A Lei 11.638 regulou o “registro” contábil, mas não alterou em nada o direito patrimonial, ou, de outra forma, as normas jurídicas que compõe o complexo de leis que regulam as “relações jurídicas” do patrimônio.

Para que se compreenda a “novidade” apresentada, é necessário anotar que as relações patrimoniais continuam sendo reguladas por normas jurídicas do direito privado, ou público em alguns casos. Os bens, direitos e obrigações continuam submetidas às normas jurídicas que as regulam, independentemente da forma contábil adotada.

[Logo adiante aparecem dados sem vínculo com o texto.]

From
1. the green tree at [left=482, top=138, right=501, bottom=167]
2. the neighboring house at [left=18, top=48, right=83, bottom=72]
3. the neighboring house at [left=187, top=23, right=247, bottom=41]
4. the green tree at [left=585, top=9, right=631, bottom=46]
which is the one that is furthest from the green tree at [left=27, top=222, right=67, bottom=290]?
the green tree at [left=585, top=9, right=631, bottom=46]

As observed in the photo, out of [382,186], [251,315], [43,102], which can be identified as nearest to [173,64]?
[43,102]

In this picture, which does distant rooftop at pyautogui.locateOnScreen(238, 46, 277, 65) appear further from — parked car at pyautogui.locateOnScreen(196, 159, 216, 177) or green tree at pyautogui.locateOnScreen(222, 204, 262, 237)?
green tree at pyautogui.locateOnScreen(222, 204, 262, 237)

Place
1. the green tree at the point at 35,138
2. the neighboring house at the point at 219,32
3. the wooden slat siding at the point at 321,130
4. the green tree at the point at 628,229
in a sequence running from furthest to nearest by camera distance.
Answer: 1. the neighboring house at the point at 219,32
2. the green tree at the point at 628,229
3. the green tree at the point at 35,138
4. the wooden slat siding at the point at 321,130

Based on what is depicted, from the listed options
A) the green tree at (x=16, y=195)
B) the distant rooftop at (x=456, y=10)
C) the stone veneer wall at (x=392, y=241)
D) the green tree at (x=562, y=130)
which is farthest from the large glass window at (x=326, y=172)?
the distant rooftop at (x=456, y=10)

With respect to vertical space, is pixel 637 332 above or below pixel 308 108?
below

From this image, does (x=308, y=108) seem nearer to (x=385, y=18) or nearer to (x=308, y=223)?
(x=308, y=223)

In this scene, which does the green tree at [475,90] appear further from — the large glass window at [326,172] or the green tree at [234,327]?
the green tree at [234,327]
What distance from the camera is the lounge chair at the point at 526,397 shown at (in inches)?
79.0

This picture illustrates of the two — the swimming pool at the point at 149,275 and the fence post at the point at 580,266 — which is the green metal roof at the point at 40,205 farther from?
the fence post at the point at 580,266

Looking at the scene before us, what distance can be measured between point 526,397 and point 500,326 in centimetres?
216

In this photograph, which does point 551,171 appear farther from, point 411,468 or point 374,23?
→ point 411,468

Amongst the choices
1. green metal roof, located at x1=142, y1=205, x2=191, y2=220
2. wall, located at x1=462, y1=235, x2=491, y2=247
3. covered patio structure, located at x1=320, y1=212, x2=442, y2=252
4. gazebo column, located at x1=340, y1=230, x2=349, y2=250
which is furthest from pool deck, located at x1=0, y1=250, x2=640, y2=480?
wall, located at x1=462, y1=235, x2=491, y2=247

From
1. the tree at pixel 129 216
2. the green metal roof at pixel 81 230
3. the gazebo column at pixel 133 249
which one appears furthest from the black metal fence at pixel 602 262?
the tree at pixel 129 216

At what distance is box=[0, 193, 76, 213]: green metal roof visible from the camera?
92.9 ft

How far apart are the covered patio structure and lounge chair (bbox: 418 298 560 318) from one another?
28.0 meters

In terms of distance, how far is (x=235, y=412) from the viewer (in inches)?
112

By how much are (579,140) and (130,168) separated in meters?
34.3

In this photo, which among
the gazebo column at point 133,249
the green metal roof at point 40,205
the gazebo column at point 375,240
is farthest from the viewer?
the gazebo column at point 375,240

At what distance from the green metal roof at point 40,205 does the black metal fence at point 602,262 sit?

Nesse sentido é o esclarecimento de Mariz de Oliveira, onde “o negócio de compra e venda continua sujeito ao que sobre ele diz o Código Civil a partir do art. 481, e sua causa (a função prática) continua a ser aquela que tal regramento jurídico atribui, nada sendo afetado pela maneira como cada uma das partes do negócio o escriturar graficamente em seus livros contábeis”.

O arrendamento mercantil, por exemplo, atualmente decantado em verso e prosa como o exemplo maior da essência sobre a forma (ainda que não se saiba ao certo qual é essa “essência” e qual sua extensão), continua sendo um arrendamento mercantil regulado pelo direito; na essência (jurídica) continua sendo arrendamento mercantil.

A forma de contabilização deste contrato jurídico de arrendamento não altera a sua natureza, que é jurídica e permanecerá jurídica; continuará sendo arrendamento mercantil, com ou sem a anuência da contabilidade.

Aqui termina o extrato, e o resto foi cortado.